Material zur Aufgabe:

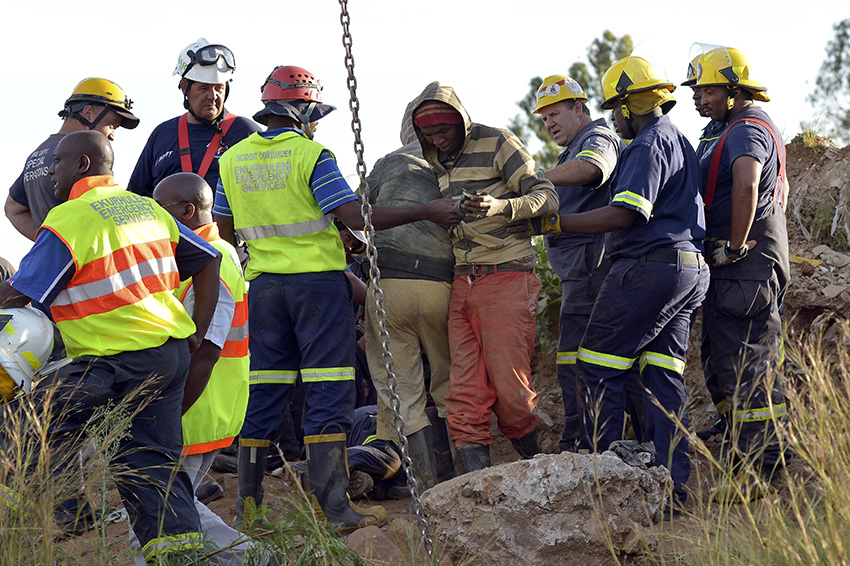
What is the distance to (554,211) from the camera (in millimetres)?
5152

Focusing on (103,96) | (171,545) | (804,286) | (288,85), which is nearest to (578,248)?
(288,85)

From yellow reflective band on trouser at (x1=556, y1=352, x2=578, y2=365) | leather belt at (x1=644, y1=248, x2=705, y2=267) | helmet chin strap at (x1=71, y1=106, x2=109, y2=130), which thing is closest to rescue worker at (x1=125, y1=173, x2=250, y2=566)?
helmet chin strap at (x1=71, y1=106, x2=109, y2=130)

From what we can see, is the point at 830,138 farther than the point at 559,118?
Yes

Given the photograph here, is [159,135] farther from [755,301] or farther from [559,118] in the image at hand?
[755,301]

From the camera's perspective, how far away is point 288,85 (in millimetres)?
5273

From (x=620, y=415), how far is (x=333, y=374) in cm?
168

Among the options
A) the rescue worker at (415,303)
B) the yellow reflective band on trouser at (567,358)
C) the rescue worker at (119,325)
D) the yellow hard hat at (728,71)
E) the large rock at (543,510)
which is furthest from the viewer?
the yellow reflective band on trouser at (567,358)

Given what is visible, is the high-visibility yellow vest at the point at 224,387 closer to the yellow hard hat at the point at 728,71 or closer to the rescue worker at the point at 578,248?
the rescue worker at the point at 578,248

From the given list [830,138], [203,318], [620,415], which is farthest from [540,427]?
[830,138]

* * *

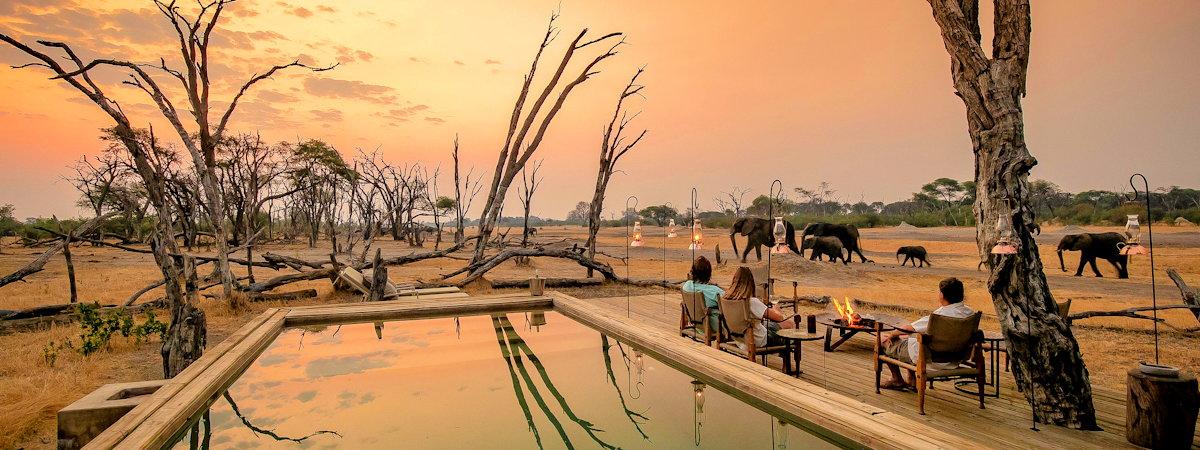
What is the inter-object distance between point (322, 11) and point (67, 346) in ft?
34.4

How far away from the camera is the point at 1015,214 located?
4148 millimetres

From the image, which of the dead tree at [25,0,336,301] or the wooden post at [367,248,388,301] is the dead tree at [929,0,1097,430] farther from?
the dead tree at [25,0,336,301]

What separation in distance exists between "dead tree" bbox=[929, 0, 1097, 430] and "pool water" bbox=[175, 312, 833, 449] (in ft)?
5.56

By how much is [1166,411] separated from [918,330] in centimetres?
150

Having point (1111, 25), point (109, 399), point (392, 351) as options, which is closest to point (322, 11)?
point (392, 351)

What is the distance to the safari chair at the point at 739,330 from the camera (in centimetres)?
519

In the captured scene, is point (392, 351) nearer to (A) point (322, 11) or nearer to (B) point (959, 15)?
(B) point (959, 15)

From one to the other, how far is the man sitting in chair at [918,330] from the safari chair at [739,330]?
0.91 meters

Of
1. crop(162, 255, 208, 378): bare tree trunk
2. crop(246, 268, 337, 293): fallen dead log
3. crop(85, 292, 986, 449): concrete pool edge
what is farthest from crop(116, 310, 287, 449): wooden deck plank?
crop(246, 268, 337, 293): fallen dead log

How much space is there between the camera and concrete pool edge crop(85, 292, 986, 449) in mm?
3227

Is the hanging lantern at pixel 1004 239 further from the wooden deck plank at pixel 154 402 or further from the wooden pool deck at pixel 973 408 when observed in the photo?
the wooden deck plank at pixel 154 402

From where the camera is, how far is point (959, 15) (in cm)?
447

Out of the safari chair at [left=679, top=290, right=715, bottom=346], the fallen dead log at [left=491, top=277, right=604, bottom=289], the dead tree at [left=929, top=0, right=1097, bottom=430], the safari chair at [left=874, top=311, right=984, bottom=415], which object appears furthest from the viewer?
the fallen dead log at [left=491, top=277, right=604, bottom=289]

==

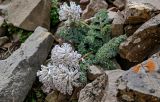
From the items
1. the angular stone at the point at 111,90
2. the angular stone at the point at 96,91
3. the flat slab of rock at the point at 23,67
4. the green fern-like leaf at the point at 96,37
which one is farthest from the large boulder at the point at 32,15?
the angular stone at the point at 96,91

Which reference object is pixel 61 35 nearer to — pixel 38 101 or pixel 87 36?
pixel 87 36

Aufgabe: Gib jede Zeile aus dem obigen Material unverändert zurück, in der das Wort „safari“ vorkommt.

Schriftliche Antwort:
What is the distance to the safari chair at the point at 739,330 from the camera (in centimetres)?
From one to the other, how far is the man sitting in chair at [918,330] from the safari chair at [739,330]?
Out of the safari chair at [left=679, top=290, right=715, bottom=346], the fallen dead log at [left=491, top=277, right=604, bottom=289], the dead tree at [left=929, top=0, right=1097, bottom=430], the safari chair at [left=874, top=311, right=984, bottom=415], which object appears furthest from the viewer?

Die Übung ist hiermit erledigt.